## [CHECK YOUR UNDERSTANDING]
(A) Answer these about the Ueno Park passage:
(i) Where were Stacey and the narrator strolling that evening?
(ii) From where did the monk appear?
(iii) In which countries did the narrator encounter many monks?
(B) Reproduce the Ueno Park passage word for word, starting at "Have you ever" and ending at "being so stupid.".

Subtitle:  There's more than one way to spell "prayed upon"
                                                --or--
                        A healthy skepticism is a good thing
                                                --or--
                                   Shanghaied in Tokyo

Have you ever felt really stupid?  I'm not talking stupid like where did I put my car keys, or "Damn, I forgot the name of the president of Uzbekistan again".  I'm talking unbelievably, undeniably stupid.  As in how did I ever survive life's daily challenges and ordeals, and get to be this old, being so stupid.

One recent evening, Stacey and I were strolling along a promenade through Ueno Park in Tokyo.  All was right.  The world seemed a blessed, peaceful, trusting place.  From a grove of lovely cherry trees off to our right, a seemingly benevolent monk appeared, and made his way straight for us.

Monks are beyond reproach.  They embody the very essence of peace, trustworthiness, and goodness.  They wrap themselves in the sublimity of nothingness.  Encountering many of them in Korea and Thailand, after I had ditched everything to move overseas, they became an emblem of my newfound minimalism.  Who needs to be tied down by life's encumbrances.  I greeted him warmly.

## [DATA SECTION]
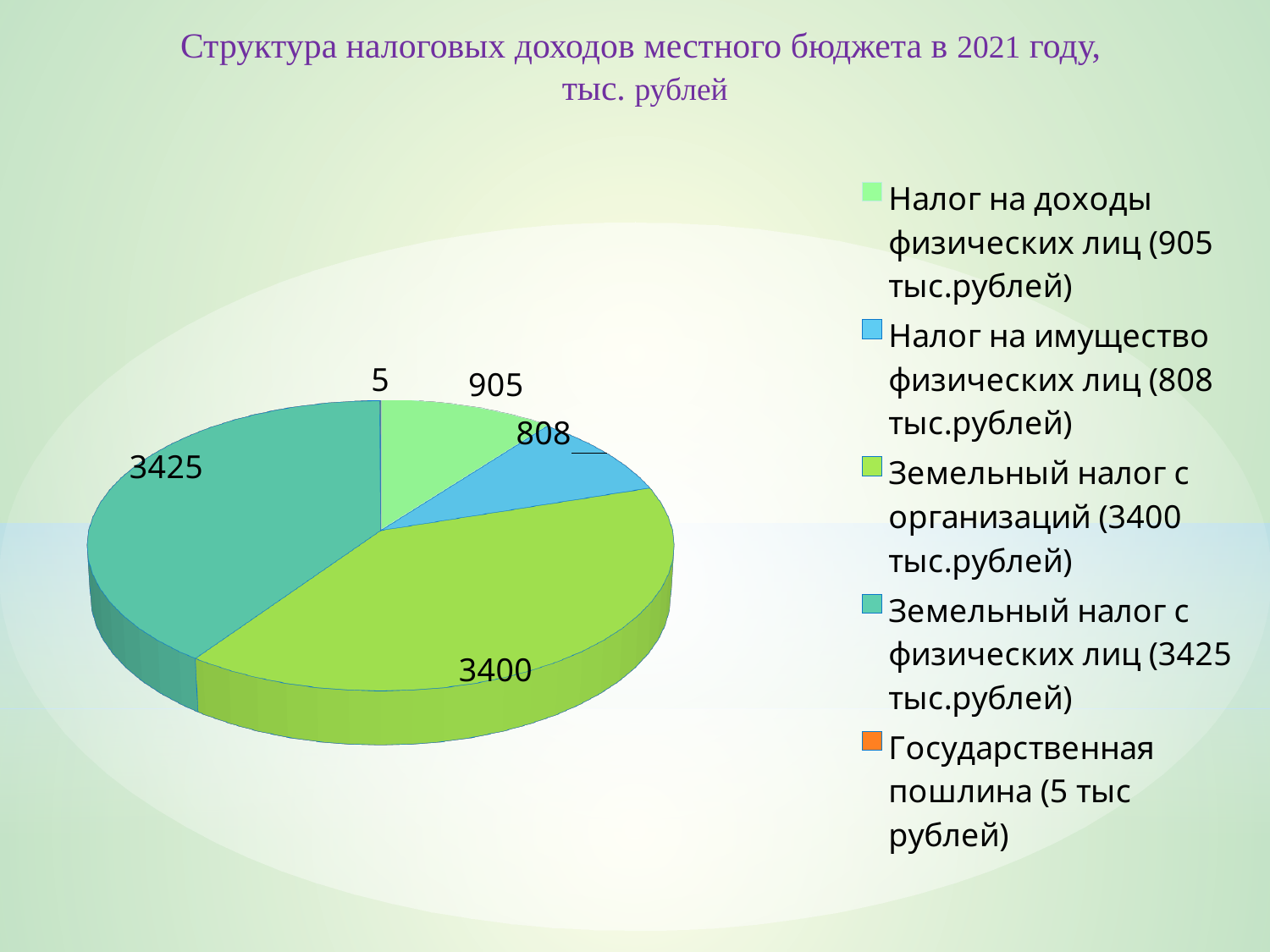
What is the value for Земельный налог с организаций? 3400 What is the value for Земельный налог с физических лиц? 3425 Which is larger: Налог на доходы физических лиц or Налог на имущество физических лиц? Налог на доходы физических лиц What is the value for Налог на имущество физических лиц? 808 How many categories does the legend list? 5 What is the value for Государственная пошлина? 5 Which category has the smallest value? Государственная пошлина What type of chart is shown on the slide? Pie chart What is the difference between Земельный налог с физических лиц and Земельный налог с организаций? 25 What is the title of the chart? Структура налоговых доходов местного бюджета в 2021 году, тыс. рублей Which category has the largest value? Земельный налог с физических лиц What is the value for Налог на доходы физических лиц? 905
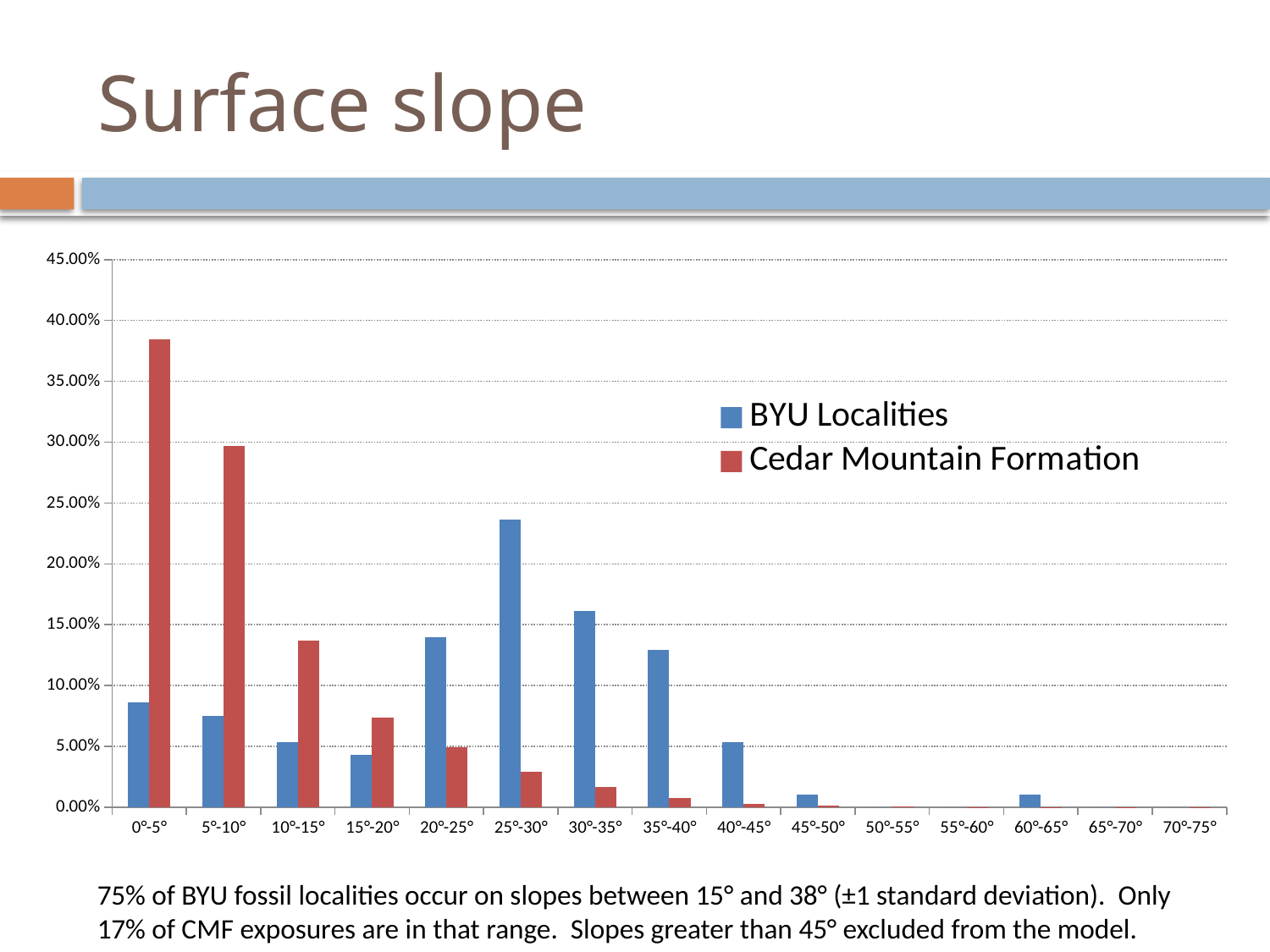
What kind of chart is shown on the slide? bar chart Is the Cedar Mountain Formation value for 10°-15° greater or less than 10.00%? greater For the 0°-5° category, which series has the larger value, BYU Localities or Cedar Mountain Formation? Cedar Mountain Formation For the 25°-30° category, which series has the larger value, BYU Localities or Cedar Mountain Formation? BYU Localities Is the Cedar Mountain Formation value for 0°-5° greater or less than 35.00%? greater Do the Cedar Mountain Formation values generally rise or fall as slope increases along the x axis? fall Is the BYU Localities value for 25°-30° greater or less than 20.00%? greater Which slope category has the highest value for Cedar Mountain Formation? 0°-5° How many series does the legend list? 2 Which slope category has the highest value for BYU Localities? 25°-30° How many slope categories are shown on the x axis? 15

## [PER-TASK ANSWERS]
(A)
(i) Along a promenade through Ueno Park in Tokyo.
(ii) From a grove of cherry trees off to their right.
(iii) Korea and Thailand.

(B)
Have you ever felt really stupid?  I'm not talking stupid like where did I put my car keys, or "Damn, I forgot the name of the president of Uzbekistan again".  I'm talking unbelievably, undeniably stupid.  As in how did I ever survive life's daily challenges and ordeals, and get to be this old, being so stupid.